Keto Chicken Cacciatore with mushrooms in a pan, ready to be served, highlighting its rich sauce and vibrant vegetables.
Enjoying a hearty serving of Keto Chicken Cacciatore, a flavorful and low-carb meal perfect for any night of the week.

While a traditional chicken cacciatore often finds its perfect partner in a bed of pasta, our keto-friendly version embraces equally delicious, low-carb alternatives. Forget the carb guilt and dive into a dish bursting with savory notes from bell peppers, mushrooms, and a rich tomato sauce. This recipe proves that healthy eating doesn’t mean sacrificing flavor or comfort. It’s an ideal choice for anyone looking to maintain a balanced diet without compromising on culinary enjoyment.
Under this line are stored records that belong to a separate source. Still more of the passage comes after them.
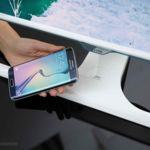 Samsung SE370, el monitor con base de carga inalámbrica incorporada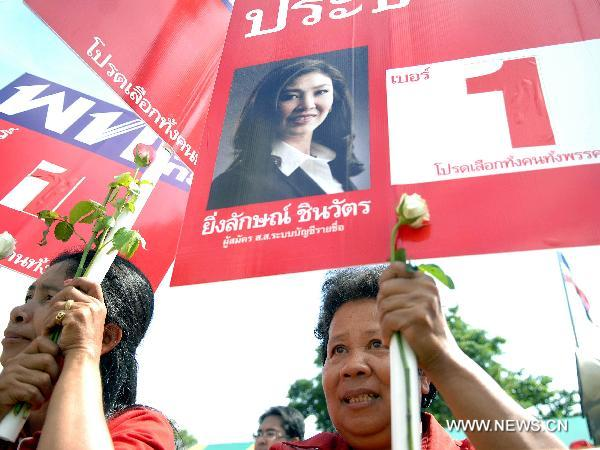 Thai candidates register for election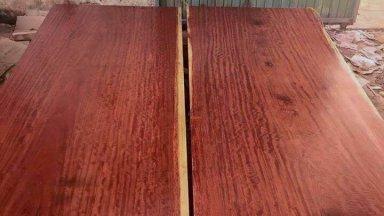 Tìm hiểu về gỗ cẩm, cách nhận biết và ứng dụng của nó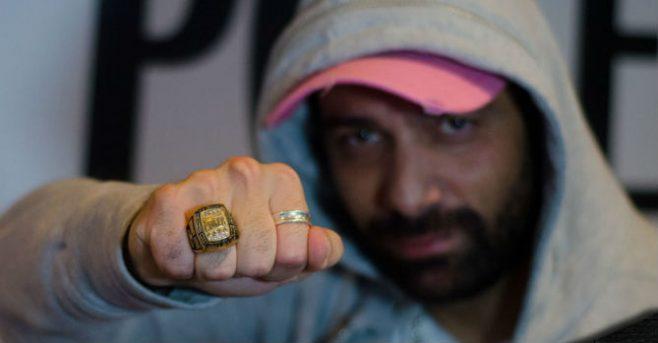 WSOP Circuit Italy Fabio Romeo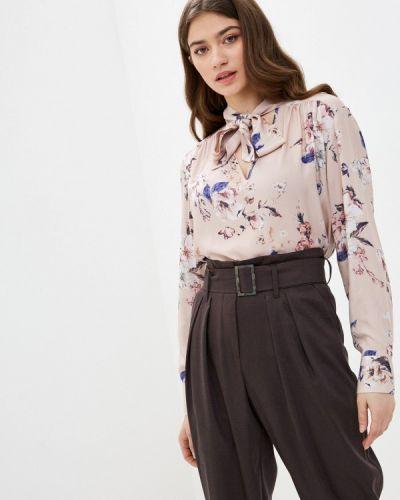 Розовая блузка с длинным рукавом с длинными рукавами Gregory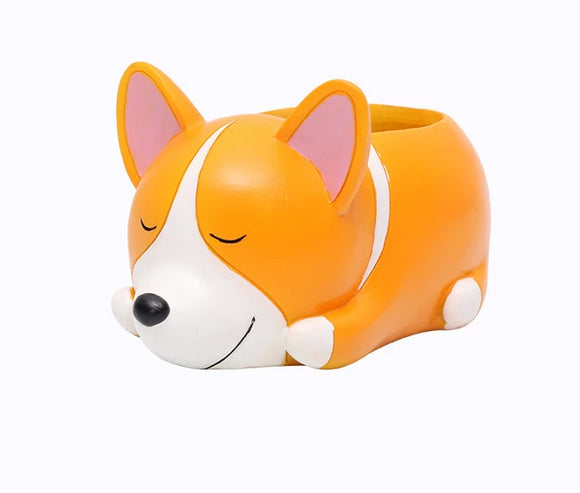 Cute Corgi Succulent Pot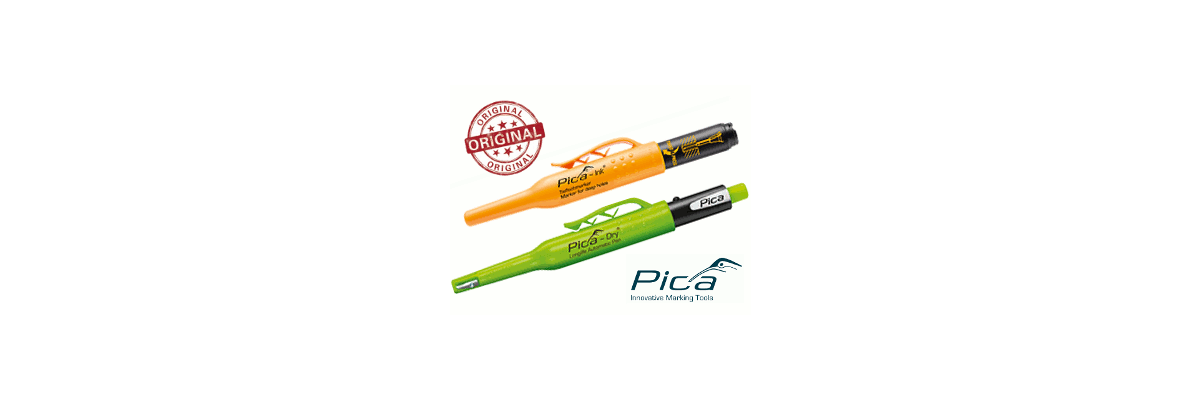 Pica Marker ab sofort verfügbar - Pica Marker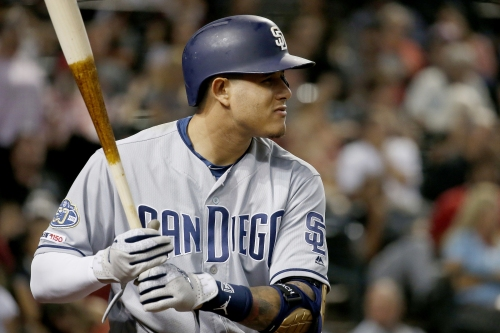 Manny Machado reflects on his disappointing first season with Padres, says he didn't give up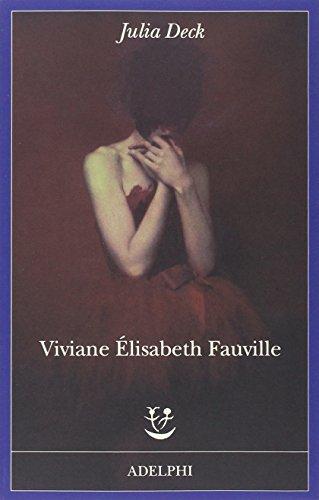 9788845928628: Viviane Élisabeth Fauville
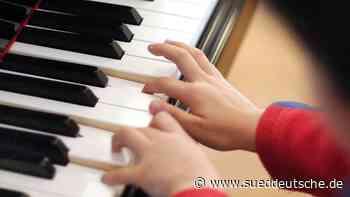 Musikschulen sehen ihre Zukunft in Gefahr - Süddeutsche Zeitung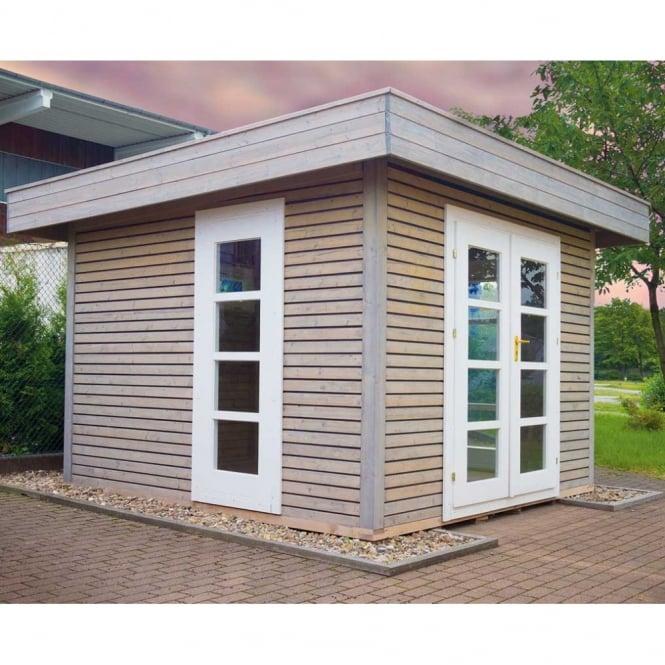 Cara Summerhouse 3m x 3m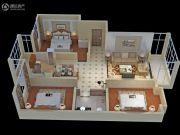 永富御景城3室2厅2卫126平方米户型图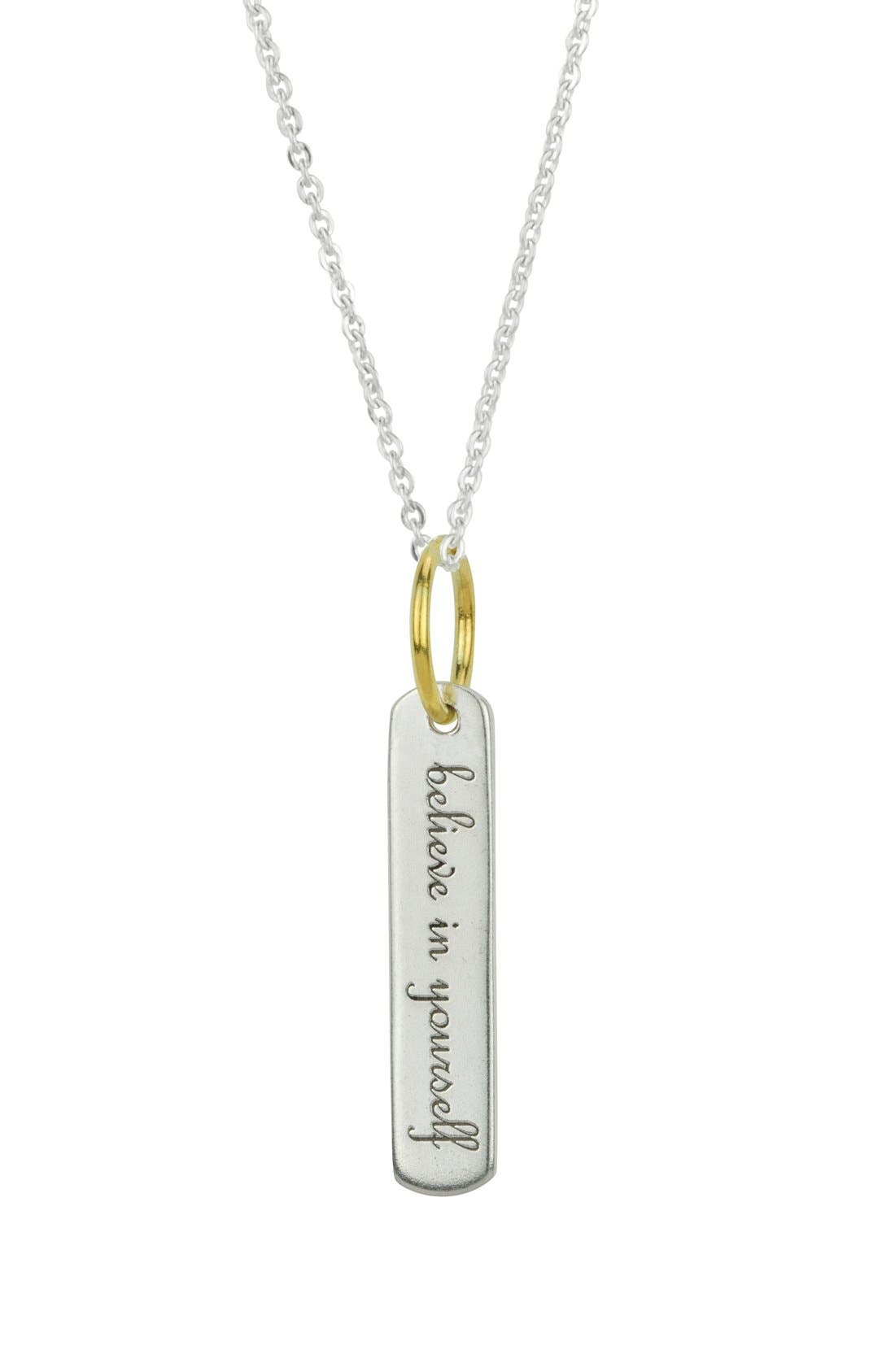 BARONI 'Believe' Engraved Pendant Necklace, Main, color, 040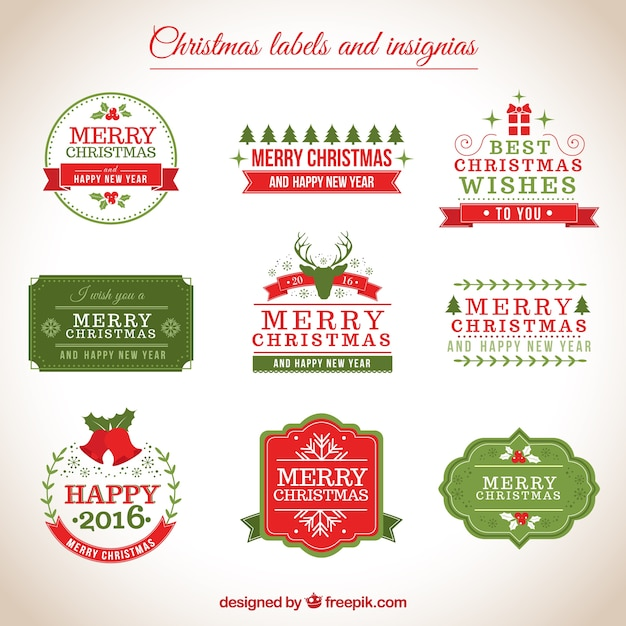 christmas labels and insignias vector free download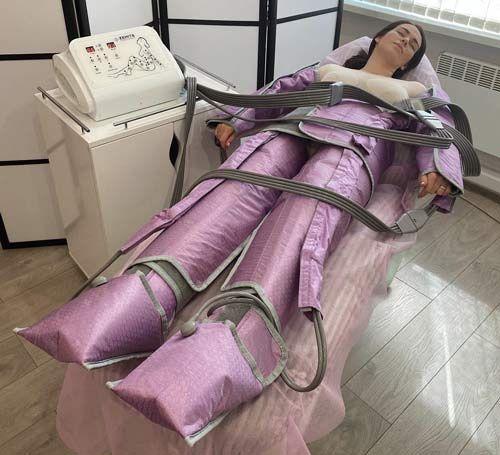 Прессотерапия Оболонь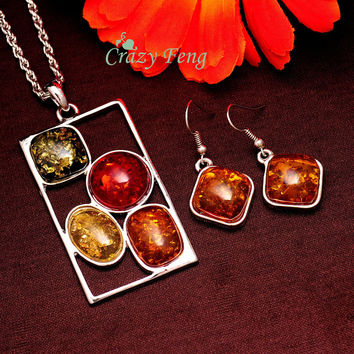 Women's Vintage Retro Silver Plated Amber African Jewelry Sets Wedding Chain Necklace Earrings sets Free shipping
For those committed to a low-carb diet, serve this exquisite Chicken Cacciatore with zucchini noodles, spaghetti squash, or my personal favorite, hearts of palm noodles. These options beautifully absorb the cacciatore’s vibrant sauce, creating a complete and satisfying meal. If you’re not following a low-carb regimen, feel free to pair it with traditional cooked spaghetti noodles, mashed potatoes, or even crusty bread to soak up every last drop of the delectable sauce. Regardless of your chosen accompaniment, this chicken cacciatore is guaranteed to be a hit at your dinner table.

Whether you’re meticulously planning your meals for a busy week ahead or simply seeking a straightforward chicken recipe that doesn’t skimp on robust flavor, look no further. This Keto Chicken Cacciatore recipe is designed to simplify your cooking routine while delivering a healthy, gourmet-level dinner that will impress even the pickiest eaters. It’s perfect for meal prepping as it tastes even better the next day, making it an excellent candidate for delicious, ready-to-eat lunches or quick weeknight dinners.

Table of Contents

Why You’ll Love This Keto Chicken Cacciatore Recipe

This Keto Chicken Cacciatore isn’t just another dinner recipe; it’s a culinary experience designed for modern health-conscious foodies. Here’s why it will quickly become a staple in your kitchen:

  • Uncompromising Flavor: Despite being low-carb, this cacciatore bursts with the authentic, hearty flavors of a traditional Italian dish, thanks to robust tomatoes, aromatic herbs, and savory chicken.
  • Dietary Versatility: Perfectly suited for ketogenic, paleo, and Whole30 lifestyles, it’s also naturally gluten-free. This makes it an excellent choice for families with diverse dietary needs.
  • Protein Powerhouse: Packed with high-quality protein from chicken, this meal keeps you feeling full and satisfied, aiding in muscle maintenance and overall well-being.
  • Quick & Easy Preparation: With options for both the Instant Pot and stovetop, you can tailor the cooking method to your schedule, making it ideal for busy weeknights or relaxed weekend cooking.
  • Meal Prep Friendly: This dish tastes even better the next day, making it perfect for preparing ahead of time. Simply store and reheat for delicious, healthy meals throughout the week.
  • Family Favorite: The rich, comforting flavors are universally appealing, ensuring that everyone at the table, regardless of their diet, will ask for seconds.

The History and Appeal of Chicken Cacciatore

The name “Cacciatore” itself translates from Italian as “hunter’s meal,” evoking images of rustic, hearty cuisine prepared with whatever ingredients were fresh and available from the hunt or local gardens. This classic Italian dish traditionally features chicken or rabbit braised with onions, herbs, often bell peppers, and tomatoes, sometimes with wine. It’s a testament to simple, wholesome ingredients coming together to create profound flavor.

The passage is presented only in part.